Actions to take:
a) In the records, replace "green lawn" with "grass lawn" throughout the stretch from the line containing "By what distance" through the end of the records. Give back only that stretch, with nothing else changed.
b) Carry on the passage about earning a living as a writer, starting after its last sentence.

[Start of Passage]

Behold, The Novelist: That 16 hours a week translates roughly to 16,000 words per week. Which translates to five weeks worth of work to get the first draft of an 80,000 word novel complete. (Yes, this is easier said than done. We’re talking perfect world scenario, here, but one that becomes more achievable with an increase in those two fundamentals mentioned earlier: time and competency.) This translates to ten novels a year. Which is ridiculous and you’re not going to do it. You probably can’t write that many a year, and you almost certainly cannot sell that many a year. Which puts our annual salary in a bit of a bind, doesn’t it?
The Language Of Investments: A bit of a sidetrack, for a moment, so bear with me. It’s a little stodgy to use the word investment, but fuck it, it works, and we use the words that work because WE ARE WRITER, HEAR US ROAR OR MAYBE WATCH US WRITE I DUNNO YOU SHUT YOUR GODDAMN WORD-FACE. One’s writing career — the efforts, the time, the stories themselves, and the writer that culminates through all of that — should be seen as an investment. Pay in early, it yields bigger as time goes on. You will earn more as time goes on and as you become more capable — and as you produce more work and gain more audience and garner new contacts in your industry. It’s like a role-playing game. You eventually level up and gain weapons like THE BATTLE-SCYTHE OF STRUNK-WHITE (+2 against stylistic errors).
Diversify Your Portfolio: Okay, back to the problem at hand, which is that writing ten novels a year is not sustainable, nor particularly marketable — but, by the same token, that old-school “write one book a year” is problematic in that it doesn’t get us to our target salary. What this means is you should be prepared to write across a variety of media and platforms. Train yourself to write comics, games, television shows, films, articles, VCR repair manuals, whatever. The value here is that income arrives from multiple sources and that should any one source dry up, you have others on which you may depend.

[End of Passage]
[Start of Records for processing]

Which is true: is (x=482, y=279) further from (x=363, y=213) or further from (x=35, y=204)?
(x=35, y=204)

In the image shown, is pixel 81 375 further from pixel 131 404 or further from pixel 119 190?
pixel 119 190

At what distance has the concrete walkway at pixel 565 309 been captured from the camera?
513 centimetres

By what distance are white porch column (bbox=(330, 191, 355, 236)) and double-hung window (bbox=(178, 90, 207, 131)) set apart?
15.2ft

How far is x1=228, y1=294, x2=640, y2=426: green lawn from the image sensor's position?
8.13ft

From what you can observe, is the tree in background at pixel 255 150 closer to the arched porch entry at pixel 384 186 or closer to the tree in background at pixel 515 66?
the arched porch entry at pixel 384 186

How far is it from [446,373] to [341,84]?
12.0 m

[End of Records for processing]

Responses to the exercise:
a)
By what distance are white porch column (bbox=(330, 191, 355, 236)) and double-hung window (bbox=(178, 90, 207, 131)) set apart?
15.2ft

How far is x1=228, y1=294, x2=640, y2=426: grass lawn from the image sensor's position?
8.13ft

From what you can observe, is the tree in background at pixel 255 150 closer to the arched porch entry at pixel 384 186 or closer to the tree in background at pixel 515 66?
the arched porch entry at pixel 384 186

How far is it from [446,373] to [341,84]?
12.0 m

b)
The Danger of Self-Publishing: Self-publishing is all risk. You put something “out there,” it may earn you anywhere from, ohh, zero dollars to eleven-billionty dollars. Publishing through a traditional publisher offers a reduced royalty but a stable advance — meaning, you’ll earn your five grand or more regardless of whether you ever sell a single copy. Certainly you’ll find those who have made serious bank off of self-publishing, but the nature of the risk (i.e. the chance to earn very little at all) means it’s not a stable path toward the annual salary. This is a “slow and steady win the race” post, not a “fingers crossed let’s jump out of the plane and build our parachute on the way down” post.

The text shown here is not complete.